未来対話より
戦争は、私たちの青春をめちゃくちゃにしました。
わが家は、今の東京・大田区で海苔の養殖・製造をしていましたが、働き盛りの4人の兄が次々に軍隊にとられ、一家の柱である父はリウマチを患い、家業は傾いてしまいました。
幼い弟や妹もいるので、私は家計を助けるため、海苔づくりの手伝いをし、新聞配達もしました。
当時の国民学校を卒業すると、近くの鉄工所で働き始めました。
14歳だから、今の中等部の年代だね。
進学したかったのですが、叶いませんでした。戦争の悪は、若い人から学ぶ機会を奪うことにもあります。
その上、私は結核にかかり、戦時中なので、十分な治療が受けられず、ずいぶんと苦しみました。
父母が苦労してつくった立派な家は、戦争が近づくと人手に渡り、やがて軍需工場になりました。
引っ越した家も、空襲が激しくなると、強制疎開と言って、また明け渡さなければなりませんでした。

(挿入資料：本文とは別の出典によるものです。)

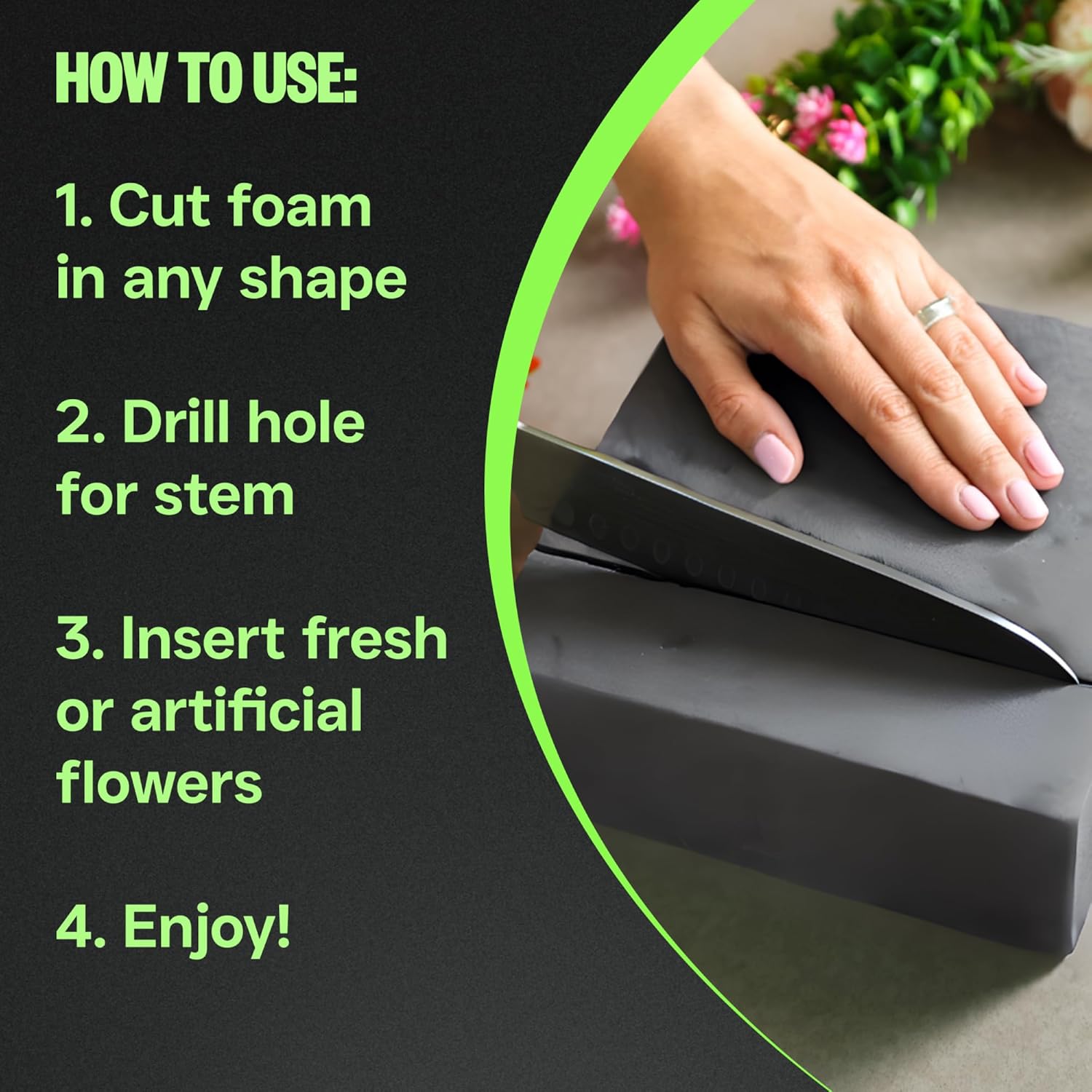 HOW TO USE:

1. Cut foam in any shape

2. Drill hole for stem

3. Insert fresh or artificial flowers

4. Enjoy!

ようやく、おばの家の敷地に建て増しをして、いよいよ明日から、そこで暮らせるという夜、突然の空襲で焼夷弾が直撃して全焼してしまったのです。
全てを失いました。
終戦から2年が立とうとしていた5月、ただ1人、消息不明だった一番上の兄の戦死の報せが届きました。
背中を震わせて悲しみをこらえていた母の姿を、私は忘れることができません。
戦争は、始まってしまえば、悲劇しかありません。
「平和を築くための戦争」なんて、私は信じない。
戦争が終わっても、地獄の苦しみは、ずっと続きます。
わが家だけでなく日本中の多くの家族が、その苦しみを味わいました。
アジアでも、世界でも。
ゆえに、戦争は絶対悪なのです。私は戦争を心から憎みます。
これは、池田先生が未来部の友に残した「遺言」です。
戦争とは、一部の老人が、自らの利益のために、若者に殺し合いをさせることです。
戦争は青年の未来を奪い、家族を生涯に渡って苦しめます。
そこには断じて正義など存在しません。
戦争は「絶対悪」であるという師匠の思想を、世界に広めることが、われら弟子の使命なのです。